On Feb. 20, Islamist extremists met with military forces in the northern city of Gao, and a car bomb went off in Kidal, another northern town.

Fighters from the al-Qaida-linked Islamist group Ansar Dine stand guard in Timbuktu, Mali, as they prepare to publicly lash a member of the Islamic Police found guilty of adultery. (AP Photo)

Mali is under a deal of duress and conflict largely influenced by Al-Qaeda and Islamist extremist beliefs. Last December, the Malian president was arrested by the military in a nation-wide coup. Many events like this which occur in Mali, like genocides and government upheavals usually go by the unfortunate wayside. Yet this one takes a special stand in the limelight because of the link to the terrorist organization.

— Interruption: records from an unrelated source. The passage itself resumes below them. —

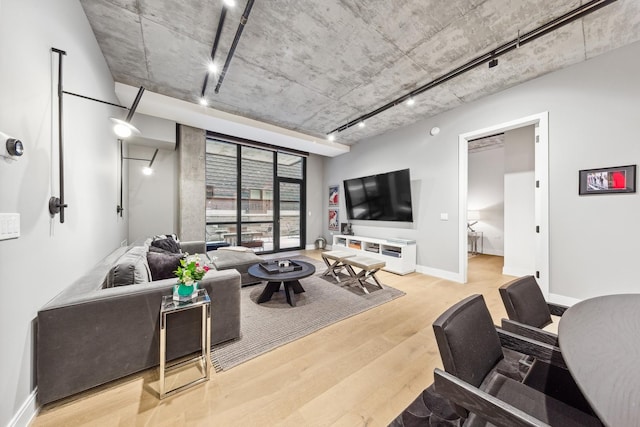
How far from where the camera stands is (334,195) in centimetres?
680

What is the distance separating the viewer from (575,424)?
33.1 inches

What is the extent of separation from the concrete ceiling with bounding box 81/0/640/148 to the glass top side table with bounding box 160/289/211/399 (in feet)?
8.59

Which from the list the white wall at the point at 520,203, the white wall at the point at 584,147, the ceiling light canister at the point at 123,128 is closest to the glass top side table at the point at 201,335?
the ceiling light canister at the point at 123,128

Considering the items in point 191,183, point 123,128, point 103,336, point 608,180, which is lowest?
point 103,336

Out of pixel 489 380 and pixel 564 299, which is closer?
pixel 489 380

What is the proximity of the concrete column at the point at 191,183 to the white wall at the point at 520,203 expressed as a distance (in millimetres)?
6264

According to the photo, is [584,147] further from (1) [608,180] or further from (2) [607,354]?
(2) [607,354]

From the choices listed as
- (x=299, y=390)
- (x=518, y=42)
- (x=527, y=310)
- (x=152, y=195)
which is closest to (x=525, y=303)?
(x=527, y=310)

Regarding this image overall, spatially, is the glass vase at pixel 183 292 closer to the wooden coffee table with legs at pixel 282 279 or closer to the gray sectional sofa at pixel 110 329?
the gray sectional sofa at pixel 110 329

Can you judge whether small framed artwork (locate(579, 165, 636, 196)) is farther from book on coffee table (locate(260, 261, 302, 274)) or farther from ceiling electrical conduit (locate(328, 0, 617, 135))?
book on coffee table (locate(260, 261, 302, 274))

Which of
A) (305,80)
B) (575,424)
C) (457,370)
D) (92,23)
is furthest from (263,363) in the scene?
(92,23)

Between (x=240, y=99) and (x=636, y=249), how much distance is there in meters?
5.51

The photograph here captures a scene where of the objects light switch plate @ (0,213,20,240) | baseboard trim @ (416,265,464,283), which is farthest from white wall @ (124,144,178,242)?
baseboard trim @ (416,265,464,283)

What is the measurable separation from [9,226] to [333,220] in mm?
6036
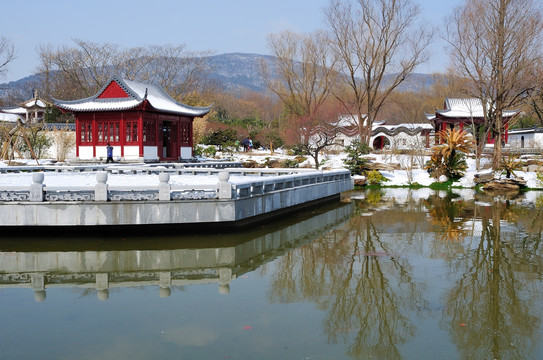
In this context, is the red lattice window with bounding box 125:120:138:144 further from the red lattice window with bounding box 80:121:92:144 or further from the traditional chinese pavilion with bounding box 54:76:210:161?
the red lattice window with bounding box 80:121:92:144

The U.S. has obvious interest in the situation considering an Al-Qaeda splinter group is leading the resistance. But how long can this be expected to last? What happens if Al-Qaeda reemerges as a power in Western Africa and there’s another problem on our hands with Anti-American beliefs?

Former Secretary of State Hillary Clinton said, “We are in for a struggle, but it is a necessary struggle,” signaling the U.S. is ready to aid, but it will not involve military forces. In a USA today article, White House officials said the level of assistance provided will not involve more troops:

Obama officials from the State Department and the Pentagon said the militias pose a significant threat to U.S. interests and security. But the United States will not send troops to aid the effort. “We are assisting the French; we are assisting the Africans, but we have no plans in engaging ourselves or putting boots on the ground,” said Johnnie Carson, assistant secretary of State for African Affairs.

Many countries including France and Russia are providing aid. Russian Foreign Minister Sergey V. Lavrov said their support is to help stop the spread of terrorism in North Africa.

According to Assistant Secretary Carson, the lack of economic development, the absence of meaningful opportunities for people to engage with the government and the looming threat for Northern Mali to become a terrorist safe haven make this situation more complex than is really understood. And without proper response, Carson said the current military efforts will be short lived.

Deputy Assistant Secretary Amanda Dory said the military has done everything within its power to help our French allies. As the representative of the Defense department, she said the end goal needs to not be a military effort from the U.S., but rather a United Nations peacekeeping effort. The complexity of the issue is too great for the U.N. to give a green light on any forces moving in now.